Texas Needs Criminal Courts That Are Fair and That Work 

The Court of Criminal Appeals is the supreme authority over the state’s criminal jurisprudence.  If Texans are to have any confidence in the efficient and fair operation of their criminal laws they can look only to that Court, its presiding judge, and the 8 remaining members of that court.   But, the Court‘s judges hand down fewer opinions and did so more slowly than virtually any other appellate court with criminal jurisdiction of like size, state or federal.  And when the Court does actually hear and decide cases, practitioners and lower court judges alike are often left uncertain of the state of the law, as the Court’s decisions often leave readers to wonder about the court’s rationale and process.

The Court too often decides simply not to hear matters posing basic, recurring questions of law.  And yet it also sometimes decides to accept review and grant relief on issues not even raised by the defendant—without allowing the state notice of the issue or an opportunity to be heard.  Other times the Court will accept review and decide the case without allowing either side to argue at all.  And, in many other cases, the Court will accept review and then go into hibernation while the parties, who are often incarcerated under convictions the lower courts may have already declared to be unlawful, simply wait for the cases to be resolved some day. There is simply no excuse for a case filed with the Court in 2019 to be so delayed as to be sitting, parked and undecided in 2024.

Since 1981, Texas criminal cases have all been directed to intermediate appellate courts before the parties might petition the Court of Criminal Appeals for discretionary review.  Judges on those lower courts have all studied those cases and developed a depth of expertise in the area   The rules of appellate procedure should direct any of those justices hearing a case to certify the presence of any issue of potential merit or of importance to the state’s criminal jurisprudence, whether or not the issue warrants relief in that case.  The presence of such a certification should signal a need for heightened and expedited scrutiny in the Court of Criminal Appeals separate and apart from the existing petition process. 
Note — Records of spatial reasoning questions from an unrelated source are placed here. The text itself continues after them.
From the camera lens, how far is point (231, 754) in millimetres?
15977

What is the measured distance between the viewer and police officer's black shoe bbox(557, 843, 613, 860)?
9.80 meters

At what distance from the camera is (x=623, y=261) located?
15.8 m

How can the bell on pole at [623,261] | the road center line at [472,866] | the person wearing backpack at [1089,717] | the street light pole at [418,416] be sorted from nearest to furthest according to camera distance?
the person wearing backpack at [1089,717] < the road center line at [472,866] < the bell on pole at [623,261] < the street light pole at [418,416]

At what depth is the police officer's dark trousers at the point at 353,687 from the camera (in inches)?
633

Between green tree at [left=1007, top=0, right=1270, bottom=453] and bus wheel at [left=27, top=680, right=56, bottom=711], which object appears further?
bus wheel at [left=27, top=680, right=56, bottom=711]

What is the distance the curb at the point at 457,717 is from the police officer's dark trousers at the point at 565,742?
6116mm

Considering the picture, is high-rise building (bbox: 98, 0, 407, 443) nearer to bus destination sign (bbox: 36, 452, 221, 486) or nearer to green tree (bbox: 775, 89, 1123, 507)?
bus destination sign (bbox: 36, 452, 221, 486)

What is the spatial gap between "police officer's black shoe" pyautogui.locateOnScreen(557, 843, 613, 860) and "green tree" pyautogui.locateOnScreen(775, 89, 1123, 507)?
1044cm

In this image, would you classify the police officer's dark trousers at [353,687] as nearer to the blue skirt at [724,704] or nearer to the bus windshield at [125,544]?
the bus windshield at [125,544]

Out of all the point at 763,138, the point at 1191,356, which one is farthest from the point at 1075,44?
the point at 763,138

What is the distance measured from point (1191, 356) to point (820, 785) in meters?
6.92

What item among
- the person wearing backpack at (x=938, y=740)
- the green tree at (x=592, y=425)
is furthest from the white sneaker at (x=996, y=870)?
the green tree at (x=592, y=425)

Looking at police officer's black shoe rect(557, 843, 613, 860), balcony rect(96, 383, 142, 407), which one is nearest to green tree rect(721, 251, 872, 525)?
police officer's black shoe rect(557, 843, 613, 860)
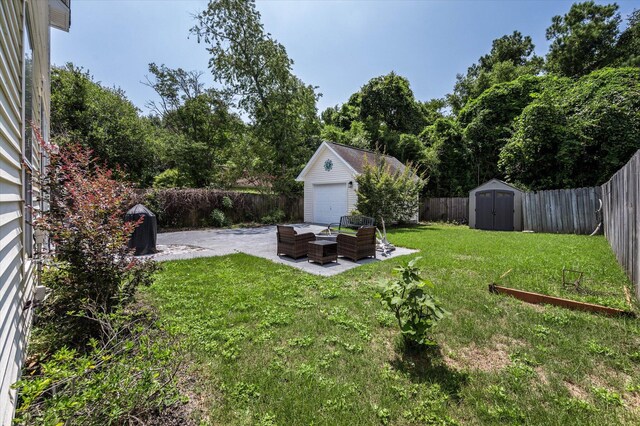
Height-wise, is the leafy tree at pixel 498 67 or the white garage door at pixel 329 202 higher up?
the leafy tree at pixel 498 67

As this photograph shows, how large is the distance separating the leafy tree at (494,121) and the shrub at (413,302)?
17627mm

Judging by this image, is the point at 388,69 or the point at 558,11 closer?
the point at 558,11

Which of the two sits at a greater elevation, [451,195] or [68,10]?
[68,10]

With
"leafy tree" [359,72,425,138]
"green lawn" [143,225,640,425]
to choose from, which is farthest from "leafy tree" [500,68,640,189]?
"green lawn" [143,225,640,425]

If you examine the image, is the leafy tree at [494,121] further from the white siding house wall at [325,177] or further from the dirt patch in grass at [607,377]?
the dirt patch in grass at [607,377]

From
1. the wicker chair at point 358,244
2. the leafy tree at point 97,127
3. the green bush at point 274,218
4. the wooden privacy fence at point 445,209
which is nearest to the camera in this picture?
the wicker chair at point 358,244

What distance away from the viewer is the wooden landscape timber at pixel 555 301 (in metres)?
3.41

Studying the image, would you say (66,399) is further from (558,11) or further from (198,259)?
(558,11)

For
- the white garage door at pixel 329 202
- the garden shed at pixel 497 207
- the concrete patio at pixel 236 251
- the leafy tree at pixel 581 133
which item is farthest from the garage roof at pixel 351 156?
the concrete patio at pixel 236 251

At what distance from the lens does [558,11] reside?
926 inches

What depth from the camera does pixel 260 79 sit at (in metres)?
19.6

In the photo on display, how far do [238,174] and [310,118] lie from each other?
26.2 feet

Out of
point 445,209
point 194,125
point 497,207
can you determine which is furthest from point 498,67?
point 194,125

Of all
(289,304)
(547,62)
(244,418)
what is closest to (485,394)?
(244,418)
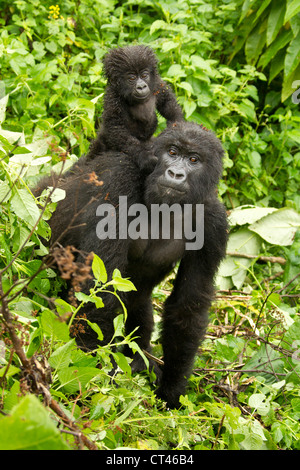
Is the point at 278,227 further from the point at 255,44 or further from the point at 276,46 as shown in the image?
the point at 255,44

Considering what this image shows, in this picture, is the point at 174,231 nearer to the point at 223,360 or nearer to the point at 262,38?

Meanwhile, the Court should be hearing considerably more cases, perhaps twice as many as at present, and deciding them in the same time frame as its colleagues in the local federal appellate courts—that’s months not years.  And, every case important enough to warrant review should be argued—or the lawyers at least offered the opportunity to argue—by remote electronic means if necessary to accommodate health or travel concerns.